Burning Man is rich in scope and complex in structure, but it isn’t a dry intellectual text. Wilson has a feel for the everyday tragedies, the “kitchen sink dramas” that constitute the bulk of our lives. There is a moment near the beginning of the book when she’s writing of Lawrence’s childhood and his ambitious middle-class mother, perpetually disappointed by her working-class miner husband. Setting up the reader to side with Lawrence’s mother, Wilson then abruptly pulls the rug out from under us: “Lawrence described the control his mother had wielded over the home, suggesting that it was Lydia rather than Arthur who had inflicted the worst damage. The nights when her husband was in the pub, Lydia Lawrence ‘would gather the children in a row’ where they sat ‘quaking’ in anticipation of his return. While they waited, she ‘would picture his shortcomings blacker and blacker to their childish horror.’” When Arthur returns home, he pleads with his children not to fear him in his colloquially rendered accent, “‘Never mind, my duckies, you needna be afraid of me. I’ll do ye no harm.’” As a reader, your heart trembles and breaks. You feel that you better understand not only Lawrence the man but also the predominantly working-class men at the center of his novels.
Gaining a deeper appreciation for Lawrence doesn’t mean agreeing with his neopagan philosophy or condoning his lust and violence (after luring Frieda away from her husband and children, he regularly beat her). And perhaps we gain a more profound understanding of both if we are able to maintain a critical distance while simultaneously accepting Lawrence’s profound contradictions with an open mind and heart. Wilson writes that Lawrence “was a modernist with an aching nostalgia for the past, a sexually repressed Priest of Love, a passionately religious non-believer, a critic of genius who invested in his own worst writing. Of all the Lawrentian paradoxes, however, the most arresting is that he was an intellectual who devalued the intellect, placing his faith in the wisdom of the very body that throughout his life was failing him. Dismantle his contradictions, however, and you take away the structure of his being.”

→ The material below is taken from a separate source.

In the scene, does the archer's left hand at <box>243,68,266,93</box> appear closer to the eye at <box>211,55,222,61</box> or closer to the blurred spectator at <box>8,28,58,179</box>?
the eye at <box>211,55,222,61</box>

In Burning Man, Wilson does us the service of not trying to untangle or iron out those contradictions but instead uses them as models for the book. Burning Man isn’t a substitute for Lawrence, but it accomplished what most biographies can’t. It moves with the rhythm of his pulse.
Scott Beauchamp is an editor for Landmarks, the journal of the Simone Weil Center for Political Philosophy. His most recent book is Did You Kill Anyone?